Quant à l'argument économique avancé par les soutiens du projet, Medef et chambres de commerce et d'industrie en tête, il laisse pantois. J'ai rappelé que le coût du gaz allait continuer d'augmenter bien plus vite que l'inflation. Mais, même sur la base de son prix actuel, produire de l'électricité à partir du gaz naturel dans des centrales à cycle combiné revient de 2 à 2,5 fois plus cher que d'utiliser le gaz comme énergie primaire. Ce sont les 350 professionnels de l'énergie réunis dans l'association Négawatt qui nous le disent (4). Quel gâchis! Pense-t-on vraiment que c'est de cette façon qu'on limitera les charges de production non salariales des entreprises bretonnes? Pense-t-on vraiment que c'est de cette façon qu'on jugulera le budget énergétique des ménages?

 

Il n'est pas vrai que ce projet de centrale électrique au gaz se situe dans une problématique spécifique de traitement des consommations de pointe à l'ouest de la Bretagne. Depuis plusieurs années les projets de ce type se multiplient un peu partout en France.
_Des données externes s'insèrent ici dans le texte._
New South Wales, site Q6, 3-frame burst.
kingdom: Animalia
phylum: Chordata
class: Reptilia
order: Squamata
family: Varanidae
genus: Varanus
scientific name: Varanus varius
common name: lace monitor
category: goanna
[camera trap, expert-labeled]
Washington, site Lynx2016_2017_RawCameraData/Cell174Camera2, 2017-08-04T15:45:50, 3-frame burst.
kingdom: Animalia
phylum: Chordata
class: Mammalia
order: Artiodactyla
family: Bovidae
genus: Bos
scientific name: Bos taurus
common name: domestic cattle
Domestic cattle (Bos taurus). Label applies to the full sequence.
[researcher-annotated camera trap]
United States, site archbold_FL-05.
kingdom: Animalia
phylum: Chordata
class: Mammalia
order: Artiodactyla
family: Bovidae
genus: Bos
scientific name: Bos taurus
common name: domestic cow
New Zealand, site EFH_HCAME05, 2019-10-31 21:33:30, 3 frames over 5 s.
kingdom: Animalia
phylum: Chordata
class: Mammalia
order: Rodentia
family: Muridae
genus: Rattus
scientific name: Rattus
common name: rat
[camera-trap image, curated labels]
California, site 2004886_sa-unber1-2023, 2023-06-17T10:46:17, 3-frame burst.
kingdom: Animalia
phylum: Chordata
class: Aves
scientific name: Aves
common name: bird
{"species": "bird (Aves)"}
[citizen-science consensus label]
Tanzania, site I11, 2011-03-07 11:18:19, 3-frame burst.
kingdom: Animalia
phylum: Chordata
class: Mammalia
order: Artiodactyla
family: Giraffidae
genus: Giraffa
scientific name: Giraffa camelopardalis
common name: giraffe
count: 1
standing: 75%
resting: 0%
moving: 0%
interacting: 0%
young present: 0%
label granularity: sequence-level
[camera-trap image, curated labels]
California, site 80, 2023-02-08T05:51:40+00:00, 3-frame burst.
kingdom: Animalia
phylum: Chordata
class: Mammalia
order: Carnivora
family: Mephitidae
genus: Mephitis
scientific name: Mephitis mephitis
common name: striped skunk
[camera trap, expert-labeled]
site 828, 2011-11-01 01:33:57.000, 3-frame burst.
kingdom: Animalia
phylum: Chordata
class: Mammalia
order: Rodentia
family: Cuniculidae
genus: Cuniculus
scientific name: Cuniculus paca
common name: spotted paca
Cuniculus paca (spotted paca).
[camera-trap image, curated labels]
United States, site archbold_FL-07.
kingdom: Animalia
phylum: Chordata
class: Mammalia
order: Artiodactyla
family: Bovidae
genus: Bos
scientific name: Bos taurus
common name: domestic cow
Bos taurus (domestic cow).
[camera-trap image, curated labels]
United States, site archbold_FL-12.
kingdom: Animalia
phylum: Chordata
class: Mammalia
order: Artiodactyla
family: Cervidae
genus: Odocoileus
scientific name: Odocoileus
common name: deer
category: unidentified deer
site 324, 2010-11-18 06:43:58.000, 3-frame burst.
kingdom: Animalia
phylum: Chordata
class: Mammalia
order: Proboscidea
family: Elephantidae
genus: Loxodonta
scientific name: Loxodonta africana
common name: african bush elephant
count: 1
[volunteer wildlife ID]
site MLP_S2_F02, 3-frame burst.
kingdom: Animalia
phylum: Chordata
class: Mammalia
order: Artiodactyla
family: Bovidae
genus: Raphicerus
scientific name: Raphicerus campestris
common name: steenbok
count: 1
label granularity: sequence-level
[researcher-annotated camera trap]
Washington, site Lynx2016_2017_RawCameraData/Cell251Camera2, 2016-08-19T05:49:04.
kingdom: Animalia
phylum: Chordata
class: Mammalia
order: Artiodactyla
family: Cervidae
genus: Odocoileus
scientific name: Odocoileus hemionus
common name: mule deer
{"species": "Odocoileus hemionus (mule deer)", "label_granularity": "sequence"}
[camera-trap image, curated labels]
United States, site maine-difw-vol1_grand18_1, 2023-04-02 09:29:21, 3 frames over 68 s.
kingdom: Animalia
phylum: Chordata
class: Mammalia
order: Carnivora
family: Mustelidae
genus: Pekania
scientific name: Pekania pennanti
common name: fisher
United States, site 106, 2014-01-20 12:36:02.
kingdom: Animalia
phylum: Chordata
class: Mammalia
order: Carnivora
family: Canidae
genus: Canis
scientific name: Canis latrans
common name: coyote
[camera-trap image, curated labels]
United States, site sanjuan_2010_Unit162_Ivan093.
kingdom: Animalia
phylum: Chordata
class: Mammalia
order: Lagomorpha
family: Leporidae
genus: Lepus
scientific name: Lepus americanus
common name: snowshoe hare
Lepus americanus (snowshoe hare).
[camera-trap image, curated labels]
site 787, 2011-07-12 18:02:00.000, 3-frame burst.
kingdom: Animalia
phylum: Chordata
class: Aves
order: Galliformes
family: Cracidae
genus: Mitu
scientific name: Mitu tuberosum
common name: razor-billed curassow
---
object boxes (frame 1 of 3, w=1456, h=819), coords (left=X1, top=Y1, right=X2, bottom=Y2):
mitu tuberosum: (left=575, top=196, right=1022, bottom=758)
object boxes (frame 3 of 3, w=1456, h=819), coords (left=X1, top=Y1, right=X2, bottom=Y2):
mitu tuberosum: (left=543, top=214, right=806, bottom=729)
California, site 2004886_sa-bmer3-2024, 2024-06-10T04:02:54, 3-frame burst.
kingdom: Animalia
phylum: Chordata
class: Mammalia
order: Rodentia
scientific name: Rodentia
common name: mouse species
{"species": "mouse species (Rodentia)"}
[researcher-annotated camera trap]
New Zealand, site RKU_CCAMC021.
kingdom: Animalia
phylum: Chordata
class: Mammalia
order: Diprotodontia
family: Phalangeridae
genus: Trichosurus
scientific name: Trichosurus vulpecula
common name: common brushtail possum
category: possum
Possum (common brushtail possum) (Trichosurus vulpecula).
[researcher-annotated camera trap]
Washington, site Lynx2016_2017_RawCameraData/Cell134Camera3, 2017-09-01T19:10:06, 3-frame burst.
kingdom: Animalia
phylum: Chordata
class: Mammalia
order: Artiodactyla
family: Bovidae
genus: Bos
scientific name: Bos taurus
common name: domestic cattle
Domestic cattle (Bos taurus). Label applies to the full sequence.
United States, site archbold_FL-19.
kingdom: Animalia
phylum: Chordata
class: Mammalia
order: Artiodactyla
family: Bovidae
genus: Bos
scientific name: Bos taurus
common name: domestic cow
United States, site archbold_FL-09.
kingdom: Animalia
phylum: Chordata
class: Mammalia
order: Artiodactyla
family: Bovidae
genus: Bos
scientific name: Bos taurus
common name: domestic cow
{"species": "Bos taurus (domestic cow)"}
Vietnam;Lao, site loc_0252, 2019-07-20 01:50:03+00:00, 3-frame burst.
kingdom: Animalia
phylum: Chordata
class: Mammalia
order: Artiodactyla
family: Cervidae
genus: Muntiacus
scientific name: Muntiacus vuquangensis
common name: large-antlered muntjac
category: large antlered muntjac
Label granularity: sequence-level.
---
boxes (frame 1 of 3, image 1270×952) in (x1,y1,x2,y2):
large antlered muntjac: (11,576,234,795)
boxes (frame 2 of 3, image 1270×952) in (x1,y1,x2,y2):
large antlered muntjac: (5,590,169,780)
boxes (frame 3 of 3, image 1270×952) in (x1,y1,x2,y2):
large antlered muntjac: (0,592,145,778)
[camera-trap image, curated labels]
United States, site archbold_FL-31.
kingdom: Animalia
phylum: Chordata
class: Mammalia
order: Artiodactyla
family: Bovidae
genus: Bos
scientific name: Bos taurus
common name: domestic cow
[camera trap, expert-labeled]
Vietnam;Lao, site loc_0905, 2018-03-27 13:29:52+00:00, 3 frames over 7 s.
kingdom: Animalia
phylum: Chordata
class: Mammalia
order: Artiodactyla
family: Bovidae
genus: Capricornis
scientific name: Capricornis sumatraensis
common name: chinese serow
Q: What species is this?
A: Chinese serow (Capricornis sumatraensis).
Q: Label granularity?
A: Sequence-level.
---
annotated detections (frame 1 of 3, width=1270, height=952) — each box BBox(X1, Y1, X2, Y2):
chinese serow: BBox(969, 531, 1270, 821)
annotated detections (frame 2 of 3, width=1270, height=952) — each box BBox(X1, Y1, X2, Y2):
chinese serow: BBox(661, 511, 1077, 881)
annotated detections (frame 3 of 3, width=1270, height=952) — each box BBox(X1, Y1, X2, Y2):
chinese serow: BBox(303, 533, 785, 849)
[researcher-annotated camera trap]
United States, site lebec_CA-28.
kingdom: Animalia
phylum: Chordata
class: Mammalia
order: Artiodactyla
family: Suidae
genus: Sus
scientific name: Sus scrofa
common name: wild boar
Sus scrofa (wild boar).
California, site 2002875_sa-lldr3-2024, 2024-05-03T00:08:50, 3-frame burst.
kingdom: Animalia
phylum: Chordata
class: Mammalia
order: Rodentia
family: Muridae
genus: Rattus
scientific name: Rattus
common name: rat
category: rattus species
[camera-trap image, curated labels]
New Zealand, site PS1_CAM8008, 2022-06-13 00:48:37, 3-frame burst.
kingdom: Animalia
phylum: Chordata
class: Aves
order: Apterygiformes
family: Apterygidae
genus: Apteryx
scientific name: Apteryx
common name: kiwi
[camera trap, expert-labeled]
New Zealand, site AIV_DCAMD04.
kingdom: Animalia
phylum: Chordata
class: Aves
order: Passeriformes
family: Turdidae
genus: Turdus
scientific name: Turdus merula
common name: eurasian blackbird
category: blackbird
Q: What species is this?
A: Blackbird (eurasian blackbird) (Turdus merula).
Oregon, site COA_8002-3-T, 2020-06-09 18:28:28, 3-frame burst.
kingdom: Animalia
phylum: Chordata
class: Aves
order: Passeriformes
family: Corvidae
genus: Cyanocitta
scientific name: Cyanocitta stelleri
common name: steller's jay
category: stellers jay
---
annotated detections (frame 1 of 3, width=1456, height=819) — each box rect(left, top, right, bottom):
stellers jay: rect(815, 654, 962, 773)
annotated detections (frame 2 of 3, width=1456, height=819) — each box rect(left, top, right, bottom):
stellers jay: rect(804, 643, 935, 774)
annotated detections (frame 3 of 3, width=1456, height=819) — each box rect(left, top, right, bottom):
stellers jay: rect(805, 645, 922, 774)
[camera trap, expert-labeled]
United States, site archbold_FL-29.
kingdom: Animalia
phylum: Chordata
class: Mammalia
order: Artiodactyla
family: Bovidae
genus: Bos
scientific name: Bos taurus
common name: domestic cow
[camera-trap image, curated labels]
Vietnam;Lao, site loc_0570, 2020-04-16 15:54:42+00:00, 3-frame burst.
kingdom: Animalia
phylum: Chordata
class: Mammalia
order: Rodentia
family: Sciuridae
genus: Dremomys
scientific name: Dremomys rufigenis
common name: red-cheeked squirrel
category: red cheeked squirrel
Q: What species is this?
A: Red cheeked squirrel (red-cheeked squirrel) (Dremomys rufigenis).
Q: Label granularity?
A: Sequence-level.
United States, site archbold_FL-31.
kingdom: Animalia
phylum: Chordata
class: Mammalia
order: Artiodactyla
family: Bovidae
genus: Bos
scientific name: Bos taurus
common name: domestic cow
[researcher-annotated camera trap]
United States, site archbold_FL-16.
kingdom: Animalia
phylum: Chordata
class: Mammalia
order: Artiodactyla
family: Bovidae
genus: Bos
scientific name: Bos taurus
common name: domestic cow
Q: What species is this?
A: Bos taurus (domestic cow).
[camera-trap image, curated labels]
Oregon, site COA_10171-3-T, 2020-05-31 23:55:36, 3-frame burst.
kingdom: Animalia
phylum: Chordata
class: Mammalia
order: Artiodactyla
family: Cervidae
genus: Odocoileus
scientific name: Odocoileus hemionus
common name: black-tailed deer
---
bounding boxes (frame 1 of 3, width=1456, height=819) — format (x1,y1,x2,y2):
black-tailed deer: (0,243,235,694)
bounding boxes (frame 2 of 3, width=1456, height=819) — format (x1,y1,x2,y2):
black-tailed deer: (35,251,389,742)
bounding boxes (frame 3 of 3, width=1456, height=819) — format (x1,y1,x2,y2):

En 2009 RTE lui-même déclarait que l'ensemble des demandes de raccordement effectuées pour l'installation en France de centrales à cycle combiné au gaz  représentait une puissance totale de 16 000 MW, 35 fois celle du projet de Guipavas. Cette inflation de projets s'inscrit dans un contexte de privatisation qui voit au moins 7 opérateurs se disputer le marché français de l'électricité: EDF, GDF-Suez, Poweo, Snet-Eon, Atel, Iberdrola, Direct Energie. Tous ont intérêt à ce que le marché grossisse, donc à gonfler la demande pour absorber une offre supplémentaire. Plusieurs  projets ont déjà abouti depuis 2006. Si les autres se réalisent la conséquence sera double. D'abord une forte incitation à l'ébriété énergétique plutôt qu'à la sobriété (il faudra bien satisfaire les actionnaires). J'en veux pour preuve que EDF a attaqué l'entreprise Voltalis et ses équipements permettant de réduire la consommation devant l'Autorité de Régulation de l'Electricité afin d'obtenir un dédommagement. Deuxième conséquence des centrales au gaz: une augmentation des émissions de gaz à effet de serre. Je ne m'attarderai pas sur celles d'une centrale de 450 MW mais tout de même: quelque 3 900 tonnes de C0² par jour, soit l'équivalent de 550 000 véhicules légers effectuant 40 km. Et le tout à quelques encablures du centre ClimSAT. Quel symbole désastreux!

 

L'autonomie et la sécurisation énergétiques de la Bretagne s'obtiendront autrement. Elles supposent un bouquet énergétique de proximité. A cet égard la communauté de communes du Mené nous montre la voie à suivre. En moyenne 15% de la production électrique est perdue dans le transport et plus la distance est grande plus les pertes en ligne sont fortes. C'est pourquoi nous voulons que soit reversé au débat le projet de construction d'une ligne de 225 000 volts entre Lorient et Saint-Brieuc qui risque fort d'encourager la concentration plutôt que les projets de proximité.

 

Nous souhaitons que la définition d'une politique énergétique pour la Bretagne puisse faire l'objet d'un large consensus dans la population car c'est une des conditions de la conversion écologique et sociale de notre système de production et de nos comportements. Mais ce consensus suppose un vrai débat public avec les Bretons, à la fois global et décentralisé, un débat public qui fait hélas défaut. Etes-vous prêt, Monsieur le Président, à réunir les conditions d'un tel débat?

 

Etes-vous disposé à retirer du document que vous nous soumettez le projet d'une centrale électrique au gaz et à remettre en discussion le projet d'une ligne de 225 000 volts entre Lorient et Saint-Brieuc?

 

A défaut d'une réponse positive à ces questions, vous ne nous laisseriez pas d'autre choix que de vous refuser l'autorisation que vous sollicitez.

 

 

(1) http://www.industrie.gouv.fr/debat_energie/campus/carte_gaz.php

 

(2) http://www.assemblee-nationale.fr/13/europe/rap-info/i1655.asp#P139_14303

 

(3) http://www.algerie360.com/algerie/la-france-privee-de-gaz-algerien-dans-quelques-annees/                                                                                                                                        

 

(4) http://www.negawatt.org/telechargement/PointeElec/nW%20Pointe%20elec%20Dossier%20de%20presse%20011209.pdf

(lire page 14 du document)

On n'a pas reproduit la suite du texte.